Europol appeared to be particularly concerned about the fact that Ukrainian authorities had “abandoned” the practice of keeping “registers of firearms handed out to civilians” at the beginning of the conflict. “Firearms have been distributed without records since then,” the agency said, calling for a similar register to be created for all weapons and military materials transferred from the EU to Ukraine.
Kiev has denied “becoming a major hub for arms smuggling.” According to Yury Sak, an adviser to Ukraine’s defense minister, “any movement of weaponry either into Ukraine or out of Ukraine … is very closely monitored and supervised both by Ukraine and our international partners.”
Washington also said it trusted Kiev, even though it admitted that the prospect of American weapons sent to Ukraine getting into the wrong hands was “among a host of considerations” due to the “challenging situation” on the ground.
“We are confident in the Ukrainian government’s commitment to appropriately safeguard and account for US [weapons],” the US undersecretary for arms control and international security, Bonnie Jenkins, told reporters in Brussels last Friday.

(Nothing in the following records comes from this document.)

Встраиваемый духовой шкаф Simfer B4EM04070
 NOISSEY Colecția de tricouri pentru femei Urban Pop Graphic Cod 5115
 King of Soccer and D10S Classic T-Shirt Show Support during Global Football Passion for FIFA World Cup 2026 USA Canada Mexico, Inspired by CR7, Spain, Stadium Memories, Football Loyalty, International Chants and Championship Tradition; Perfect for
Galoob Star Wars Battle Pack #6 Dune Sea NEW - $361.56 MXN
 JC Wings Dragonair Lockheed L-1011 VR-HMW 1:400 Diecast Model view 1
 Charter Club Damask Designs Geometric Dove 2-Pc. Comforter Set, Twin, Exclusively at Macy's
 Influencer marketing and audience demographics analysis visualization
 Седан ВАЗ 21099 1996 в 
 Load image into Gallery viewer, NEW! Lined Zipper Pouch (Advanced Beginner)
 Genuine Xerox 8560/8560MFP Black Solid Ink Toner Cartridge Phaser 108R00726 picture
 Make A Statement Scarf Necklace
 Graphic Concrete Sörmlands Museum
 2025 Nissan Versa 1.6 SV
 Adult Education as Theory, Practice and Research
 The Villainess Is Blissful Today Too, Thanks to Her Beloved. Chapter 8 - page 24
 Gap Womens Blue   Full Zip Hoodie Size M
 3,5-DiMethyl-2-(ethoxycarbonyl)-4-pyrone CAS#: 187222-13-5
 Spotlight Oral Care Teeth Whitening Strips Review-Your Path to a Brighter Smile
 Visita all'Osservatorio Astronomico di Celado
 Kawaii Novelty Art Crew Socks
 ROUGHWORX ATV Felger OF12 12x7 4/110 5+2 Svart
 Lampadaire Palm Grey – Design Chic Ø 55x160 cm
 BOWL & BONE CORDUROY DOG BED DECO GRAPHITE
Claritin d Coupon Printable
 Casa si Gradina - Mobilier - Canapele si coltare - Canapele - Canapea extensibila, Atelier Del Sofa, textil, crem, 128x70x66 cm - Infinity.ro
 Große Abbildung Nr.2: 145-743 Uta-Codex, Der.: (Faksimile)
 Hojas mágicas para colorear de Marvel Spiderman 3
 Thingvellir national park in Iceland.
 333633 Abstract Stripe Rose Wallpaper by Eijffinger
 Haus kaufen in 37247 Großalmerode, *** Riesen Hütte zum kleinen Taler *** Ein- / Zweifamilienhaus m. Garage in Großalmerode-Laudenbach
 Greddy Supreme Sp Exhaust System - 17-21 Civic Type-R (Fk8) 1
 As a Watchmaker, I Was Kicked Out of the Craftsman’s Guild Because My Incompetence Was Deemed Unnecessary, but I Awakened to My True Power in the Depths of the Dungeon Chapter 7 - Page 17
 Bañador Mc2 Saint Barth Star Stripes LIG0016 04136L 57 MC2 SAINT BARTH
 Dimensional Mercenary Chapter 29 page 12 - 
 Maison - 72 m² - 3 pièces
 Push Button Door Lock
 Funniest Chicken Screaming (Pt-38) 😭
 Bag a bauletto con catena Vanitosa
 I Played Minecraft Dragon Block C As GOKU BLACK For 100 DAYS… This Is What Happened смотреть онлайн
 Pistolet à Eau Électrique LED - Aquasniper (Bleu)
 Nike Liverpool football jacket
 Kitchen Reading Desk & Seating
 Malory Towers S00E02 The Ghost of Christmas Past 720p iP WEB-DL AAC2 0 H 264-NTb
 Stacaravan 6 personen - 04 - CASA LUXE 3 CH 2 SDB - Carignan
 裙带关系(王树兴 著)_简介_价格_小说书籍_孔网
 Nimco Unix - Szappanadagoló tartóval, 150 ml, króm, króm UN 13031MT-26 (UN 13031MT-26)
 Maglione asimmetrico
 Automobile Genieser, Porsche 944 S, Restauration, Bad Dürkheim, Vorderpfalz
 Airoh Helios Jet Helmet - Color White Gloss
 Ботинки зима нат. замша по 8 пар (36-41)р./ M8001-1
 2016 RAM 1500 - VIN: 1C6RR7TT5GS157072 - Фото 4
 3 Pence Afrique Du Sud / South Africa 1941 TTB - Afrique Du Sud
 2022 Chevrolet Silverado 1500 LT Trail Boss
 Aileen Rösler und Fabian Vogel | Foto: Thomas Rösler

America’s European allies appear less sure about the whole issue. “It’s hard to avoid trafficking or smuggling,” Czech Defense Minister Jana Cernochova told journalists in Prague on Friday, adding that Western nations failed to “achieve it in former Yugoslavia and probably won’t avoid it in Ukraine.” According to the minister, it would not be possible to track every single item even if the donor nations did all they could to follow the weapons.
In June, the Swedish police sounded the alarm over weapons sent to Kiev potentially ending up with criminal gangs. Interpol Secretary General Juergen Stock also expressed a similar concern within the same month.